Наконец, под воздействием этих неопределённых по смыслу, однако бурных событий, выходит Манифест 17 октября: России даруется конституция, Дума, свобода! Да, представьте, свобода! В России свобода! Пределов восторг и радости нет. Инспектор, он же историк, Бодянский обходит классы Первой гимназии в новом форменном сюртуке и в каждом из них говорит приблизительно одни и те же слова, поблескивая при этом глазами:
— По случаю высочайшего Манифеста и дарования народу гражданских свобод занятия в гимназии прекращаются на три дня. Поздравляю! Складывайте книги и ступайте домой. Но советую не путаться в эти дни под ногами у взрослых.
Благодарные гимназисты неистово орущими толпами вылетают на улицу. День стоит замечательный. Солнце греет всё ещё жарко. Листья почти не опали. Перед университетом напротив бесчисленная толпа, украшенная красными флагами.

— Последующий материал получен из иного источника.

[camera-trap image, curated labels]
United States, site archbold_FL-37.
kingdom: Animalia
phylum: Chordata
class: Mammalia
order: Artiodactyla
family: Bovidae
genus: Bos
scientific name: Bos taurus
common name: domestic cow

Демонстрация! Она отправляется на Думскую площадь. В голове колонны грохочет оркестр. Над толпой взвивается хор голосов:
Все лица в колонне вдохновенны и радостны. Демонстрация медленно удаляется, колыхаясь и останавливаясь. И вдруг на Думской площади раздаётся сухой, непривычный, но тотчас понятый треск, войска стреляют в толпу. Свобода выходит по-русски. Университет закрывают. Арестовывают всех подозрительных. Солдаты грабят и подвергают аресту тех, кто имеет смелость препятствовать ограблению. В декабре вновь начинается забастовка. Первая гимназия присоединяется к ней. Батальон сапёров отказывается повиноваться властям и под гром военного оркестра переходит на сторону прекративших работу рабочих. Сапёров окружают, происходит сражение на улицах города Киева, краткое, однако кровопролитное, с убитыми, ранеными, даже и с пленными. И снова аресты, приговоры суда, этапы, ссылки, тюрьма.

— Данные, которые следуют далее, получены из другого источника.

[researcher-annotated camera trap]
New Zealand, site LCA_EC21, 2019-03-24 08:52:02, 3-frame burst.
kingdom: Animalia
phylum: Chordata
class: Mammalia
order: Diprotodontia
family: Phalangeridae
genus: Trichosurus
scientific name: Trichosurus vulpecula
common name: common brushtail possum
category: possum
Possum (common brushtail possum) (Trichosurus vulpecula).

События перехлёстывают злополучный 1905 год. Перекатываются в 1906 и в 1907, принимая всё более драматический, всё более ожесточённый и кровавый характер, когда в непримиримом противоборстве, ещё в первый раз, сталкиваются, с одной стороны, ни к чему не готовые кучки рабочих, ещё менее к чему-либо готовые кучки студентов, решительно ни к чему, кроме бессмысленного поджога усадеб и грабежа, не готовые кучки крестьян, отдельные вездесущие агитаторы, которых на всю Россию едва ли набирается несколько сот, и прекрасно организованные боевики, тоже едва ли более нескольких сот, а с другой стороны, хорошо организованная полиция и прекрасно оснащённая армия, направленные царём, подписавшим манифест о свободе.